What is required
Repeat the lines below exactly, starting with the line that contains "What precise distance" and continuing through the end of the items.

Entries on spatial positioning
....
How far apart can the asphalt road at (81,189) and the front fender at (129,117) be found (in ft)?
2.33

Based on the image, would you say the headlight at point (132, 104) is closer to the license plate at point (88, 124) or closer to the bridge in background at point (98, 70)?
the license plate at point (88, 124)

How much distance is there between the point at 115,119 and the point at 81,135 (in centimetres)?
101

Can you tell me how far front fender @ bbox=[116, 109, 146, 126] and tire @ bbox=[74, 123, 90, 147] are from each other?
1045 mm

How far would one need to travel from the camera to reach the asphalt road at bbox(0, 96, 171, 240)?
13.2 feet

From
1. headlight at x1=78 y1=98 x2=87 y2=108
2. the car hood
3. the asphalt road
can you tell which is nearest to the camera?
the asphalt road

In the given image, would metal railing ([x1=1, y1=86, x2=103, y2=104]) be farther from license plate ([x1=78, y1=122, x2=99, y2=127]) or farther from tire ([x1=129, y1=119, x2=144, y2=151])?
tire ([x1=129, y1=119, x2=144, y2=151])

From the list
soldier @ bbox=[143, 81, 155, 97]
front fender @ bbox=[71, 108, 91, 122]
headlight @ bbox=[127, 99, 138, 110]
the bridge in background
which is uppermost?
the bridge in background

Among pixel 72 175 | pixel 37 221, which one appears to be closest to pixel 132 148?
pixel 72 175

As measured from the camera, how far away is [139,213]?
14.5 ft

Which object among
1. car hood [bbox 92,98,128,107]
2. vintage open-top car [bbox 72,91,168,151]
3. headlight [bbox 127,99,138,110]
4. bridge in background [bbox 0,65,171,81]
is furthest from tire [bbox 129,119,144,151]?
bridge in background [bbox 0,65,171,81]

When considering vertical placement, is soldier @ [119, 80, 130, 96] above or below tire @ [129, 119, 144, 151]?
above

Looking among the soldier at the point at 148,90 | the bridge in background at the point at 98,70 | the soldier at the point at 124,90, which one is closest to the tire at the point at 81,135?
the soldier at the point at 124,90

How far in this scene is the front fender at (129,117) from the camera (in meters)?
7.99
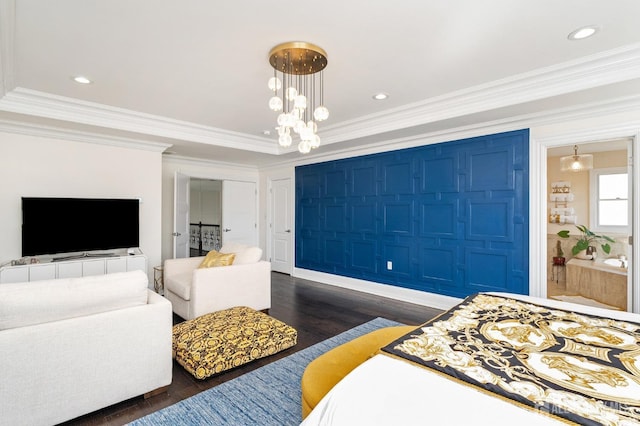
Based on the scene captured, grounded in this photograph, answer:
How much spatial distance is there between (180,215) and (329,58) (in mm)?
3966

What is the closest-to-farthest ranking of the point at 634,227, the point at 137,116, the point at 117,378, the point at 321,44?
1. the point at 117,378
2. the point at 321,44
3. the point at 634,227
4. the point at 137,116

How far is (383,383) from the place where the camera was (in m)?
1.05

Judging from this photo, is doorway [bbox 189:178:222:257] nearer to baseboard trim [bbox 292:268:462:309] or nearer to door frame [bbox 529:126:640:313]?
baseboard trim [bbox 292:268:462:309]

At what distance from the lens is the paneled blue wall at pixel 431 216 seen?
3.67 m

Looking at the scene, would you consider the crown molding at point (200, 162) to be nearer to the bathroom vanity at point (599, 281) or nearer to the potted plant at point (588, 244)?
the bathroom vanity at point (599, 281)

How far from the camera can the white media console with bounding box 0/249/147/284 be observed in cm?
354

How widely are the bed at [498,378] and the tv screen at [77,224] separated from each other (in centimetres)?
450

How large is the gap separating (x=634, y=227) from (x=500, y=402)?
134 inches

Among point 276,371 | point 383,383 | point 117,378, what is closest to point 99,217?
point 117,378

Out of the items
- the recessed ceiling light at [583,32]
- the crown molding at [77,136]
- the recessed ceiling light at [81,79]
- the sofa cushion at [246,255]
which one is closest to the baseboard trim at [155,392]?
the sofa cushion at [246,255]

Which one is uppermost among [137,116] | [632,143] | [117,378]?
[137,116]

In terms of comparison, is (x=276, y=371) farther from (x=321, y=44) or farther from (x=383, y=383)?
(x=321, y=44)

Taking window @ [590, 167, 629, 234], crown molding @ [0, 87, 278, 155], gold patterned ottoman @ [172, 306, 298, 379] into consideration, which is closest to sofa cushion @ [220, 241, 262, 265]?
gold patterned ottoman @ [172, 306, 298, 379]

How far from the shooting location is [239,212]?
22.3 feet
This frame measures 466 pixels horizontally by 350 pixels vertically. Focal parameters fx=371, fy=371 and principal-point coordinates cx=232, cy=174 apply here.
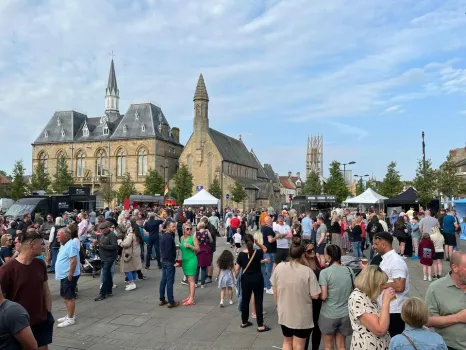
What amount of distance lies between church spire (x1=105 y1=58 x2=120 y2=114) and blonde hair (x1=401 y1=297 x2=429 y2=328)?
72699 mm

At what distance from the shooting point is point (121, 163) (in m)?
60.3

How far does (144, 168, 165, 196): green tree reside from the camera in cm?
5250

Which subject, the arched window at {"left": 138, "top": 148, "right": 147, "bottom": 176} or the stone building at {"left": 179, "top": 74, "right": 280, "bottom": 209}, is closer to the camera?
the stone building at {"left": 179, "top": 74, "right": 280, "bottom": 209}

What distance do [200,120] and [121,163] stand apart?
48.3 ft

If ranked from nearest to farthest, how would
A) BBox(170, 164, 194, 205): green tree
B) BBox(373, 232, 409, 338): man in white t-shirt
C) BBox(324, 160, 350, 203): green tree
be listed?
1. BBox(373, 232, 409, 338): man in white t-shirt
2. BBox(324, 160, 350, 203): green tree
3. BBox(170, 164, 194, 205): green tree

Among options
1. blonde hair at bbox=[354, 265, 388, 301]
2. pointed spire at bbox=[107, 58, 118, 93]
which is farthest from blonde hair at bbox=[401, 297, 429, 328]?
pointed spire at bbox=[107, 58, 118, 93]

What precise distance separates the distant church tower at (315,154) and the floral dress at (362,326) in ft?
382

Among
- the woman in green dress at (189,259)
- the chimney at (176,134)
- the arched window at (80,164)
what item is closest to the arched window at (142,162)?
the chimney at (176,134)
....
Task solution
What precise distance separates the distant church tower at (315,154) and the floral dress at (362,326) in ft?
382

Among
- the woman in green dress at (189,259)
- the chimney at (176,134)
- the arched window at (80,164)
what item is closest to the arched window at (142,162)?
the chimney at (176,134)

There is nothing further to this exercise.